I came across this article about the inability of the Republican party leadership to pass a piece of legislation further restricting abortion rights on the occasion of the annual rally in Washington on the anniversary of Roe v. Wade. When there was some dissension within their ranks, especially from women members of their caucus, they pulled the bill from the floor before the vote. As you can imagine, this abrupt change did not go down well with those who felt that they had been betrayed and one abortion foe was so furious that she complained angrily, saying, “What in the h-e-double-hockey-sticks just happened?”
I was amused that despite her strong emotions over this issue, she felt the need to use a euphemism for the word hell.
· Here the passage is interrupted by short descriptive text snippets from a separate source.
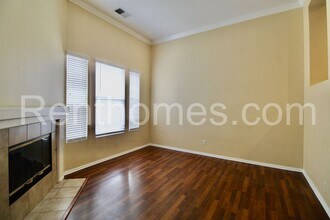 13330 Via Bellarado in San Diego, CA - Building Photo - Building Photo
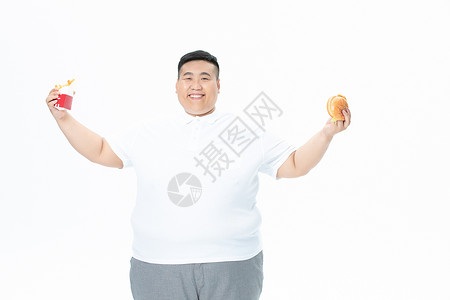 青年肥胖男性吃汉堡和薯条图片
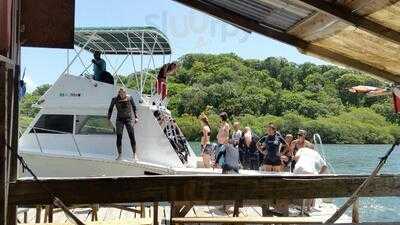 Hole In The Wall Pub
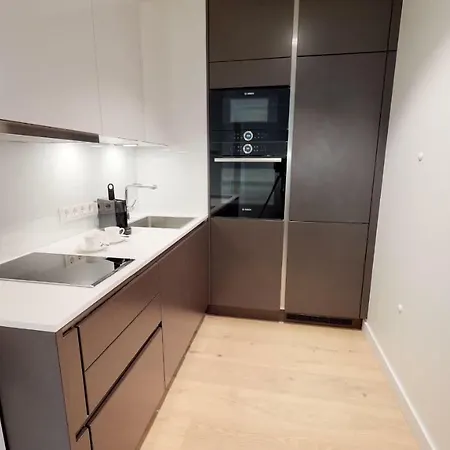 White Pearl 2.10 * تيميندورفير ستراند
Why is the use of that word so objectionable? I am not someone who routinely uses profane language but the word hell comes easily to me, maybe because in Sri Lanka, the phrase “What the hell?” to express surprise or annoyance is considered perfectly acceptable.
In the US, you will sometimes find people substituting the word ‘heck’ for hell, a word that I had never heard of before coming here. Merriam-Webster’s dictionary says that this word originated in 1887 as a ‘more polite form of hell’.
Clearly some in the US find the word hell so objectionable that they have to use euphemisms or spell it out or, like the woman above, even use euphemisms for the letters when spelling it out! I was curious as to why. After all, even the most religious people seem to use the word ‘heaven’ quite casually, as in ‘Good heavens’ or ‘Heaven help us’ or even ‘Heavens to Betsy’, a phrase whose origin would be interesting to investigate. They even say thing’s like ‘For god’s sake’, violating the commandment that says that you must not take god’s name in vain. So why the hesitancy to say hell?
I wonder if that is another sign of the fear of Satan, that somehow saying the word hell might trigger some kind of alarm in Satan’s lair and he might come to investigate to see who was talking about his home.
Anyone have any ideas, perhaps someone who grew up with this prohibition against the word?